More often than not, Westerns abide by a rather strict set of morals. Only in recent decades has any sort of moral ambiguity become permissible in Western films, and lawmen in particular have almost always stood for what is morally good. The DNA of the Neo-Western genre at large suggests at least some deviation from these outdated moral binaries, but Staub’s take on the genre rejects them with a particular fervor that only this story and this community could demand.
Of course, that’s not to say Concrete Cowboy is the only recent Neo-Western of note. Genre aficionado Taylor Sheridan has a Neo-Western of his own out in theaters and on HBO Max: Those Who Wish Me Dead. Sheridan has already written a few of the greatest Neo-Westerns of all time, with 2016’s Hell or High Water standing out as my personal favorite. Like Staub’s, Sheridan’s work appropriates the conventions of the Western genre for a much more nuanced set of values. Hell or High Water sent a pair of Texas Rangers after two brothers on the run in order to consider the increasing obsolescence of oil and natural gas. Wind River tasked a U.S. Fish and Wildlife Tracker and an FBI Agent with solving the mysterious murder of a young indigenous girl, raising awareness for the disproportionate numbers of native women who are raped and murdered. Sheridan’s latest film doesn’t quite achieve the complexity or depth that he has previously demonstrated, nor does it possess the urgency of Staub’s Concrete Cowboy, but it remains a welcome addition to an otherwise barren cinematic landscape in 2021.

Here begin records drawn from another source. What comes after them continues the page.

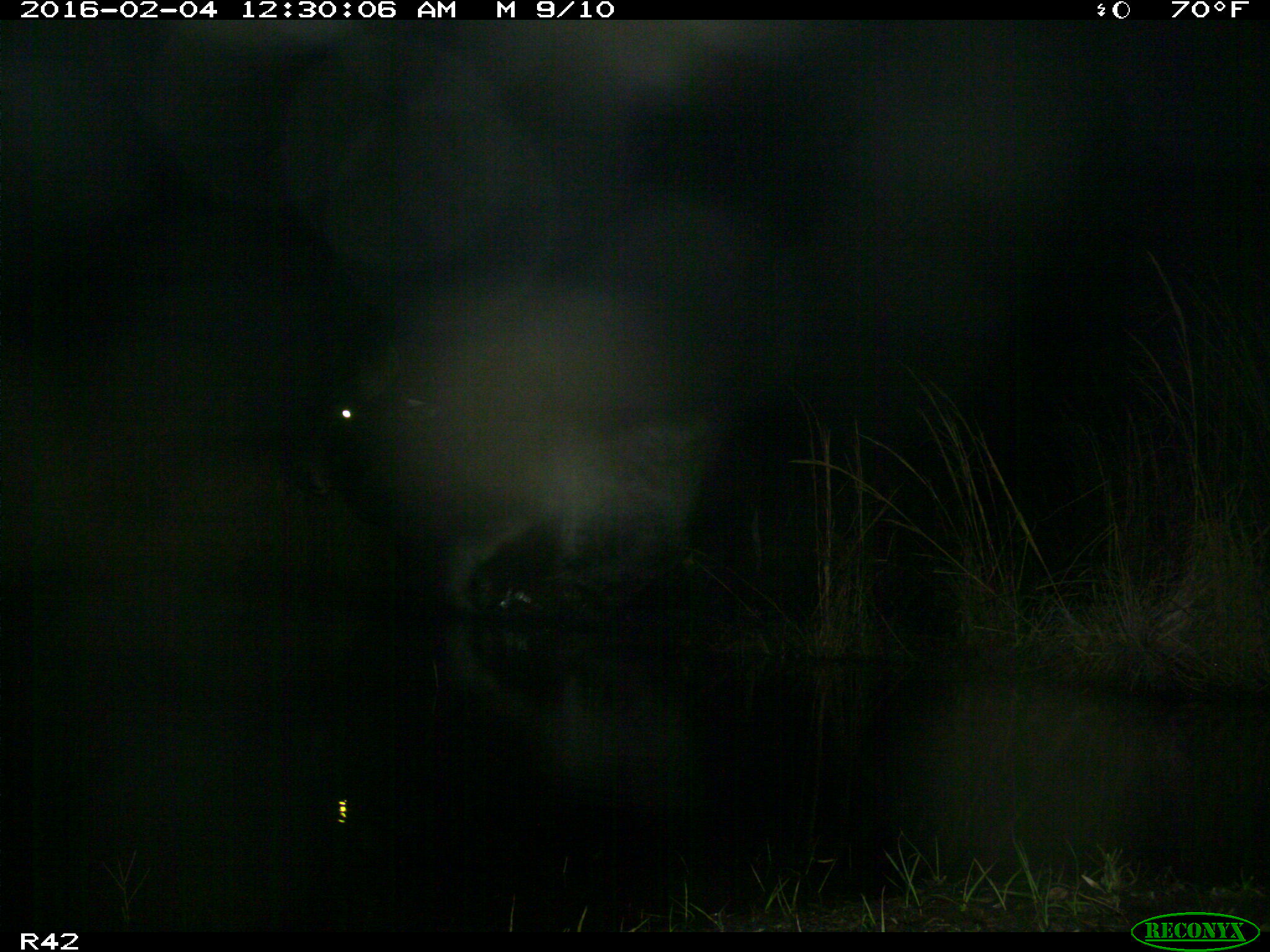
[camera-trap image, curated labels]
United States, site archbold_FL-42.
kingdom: Animalia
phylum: Chordata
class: Mammalia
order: Artiodactyla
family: Bovidae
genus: Bos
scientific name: Bos taurus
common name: domestic cow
Bos taurus (domestic cow).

Those Who Wish Me Dead follows young Connor Casserly (Finn Little) as he tries to evade two deadly assassins (Nicholas Hoult & Aiden Gillen) amidst a massive forest fire in Park County, MT. It’s a deliciously pulpy premise that leads to some jaw-dropping moments, and recalls the kinds of mid-budget thrillers that dominated the box office in the mid-90s and early 2000s. And that’s the thing about Those Who Wish Me Dead. It’s something I had to grapple with for the first half of the film’s runtime. Like Concrete Cowboy and much of Sheridan’s oeuvre, Those Who Wish Me Dead employs the trappings of a Neo-Western. But unlike those films, it isn’t interested in recalibrating the genre. Believe it or not, sometimes it’s fine to simply watch a game of cat and mouse play out in the middle of a forest fire. Sometimes, that’s all you need.

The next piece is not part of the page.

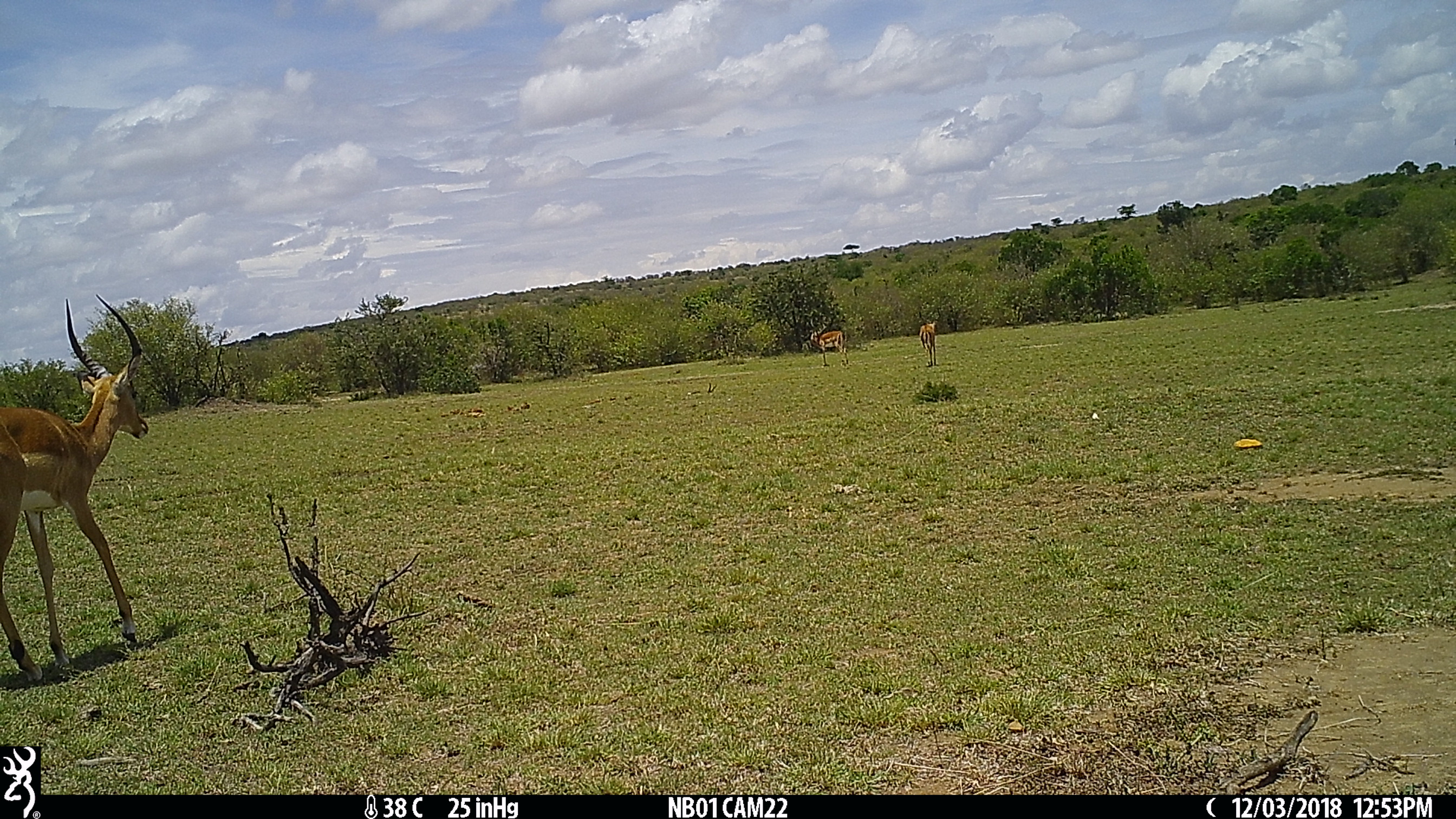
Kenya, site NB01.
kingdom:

Sure, Sheridan does seem to have a vested interest in the politico-media complex or small-town America with Those Who Wish Me Dead, as I elucidate further in my review of the film for Film Cred, but this neo-Western feels more like a love letter to its predecessors than a threat. While I likely prefer the ferocity of Concrete Cowboy, there is a place for both in cinema.
And perhaps both films are where they belong. Those Who Wish Me Dead may have underwhelmed at the box office, but the movie absolutely belongs on the big screen. I already regret watching it alone on my laptop. It’s the kind of thriller that would have a large audience screaming and cheering at its various peaks and valleys. Its box office rival Spiral has had more success welcoming audiences back to the theater, with its trademark blend of gore and, well, more gore. These may not be particularly lifechanging films, but they allow for memorable experiences. And right now, that is what the cinema needs above all else.
Concrete Cowboy, on the other hand, may be just a bit too quiet and subversive to carve out much of a theatrical presence. A streaming service like Netflix, however, can provide such a film with a necessary home. I only wish Netflix was supporting the film more, rather than the poorly reviewed Woman in the Window. I could stand up on my soapbox and complain about streaming services ad nauseum, but every once in a while I come across a hidden gem like Ricky Staub’s latest Neo-Western, and remember that as long as there are talented filmmakers pushing cinema into the future, there is reason for hope after all.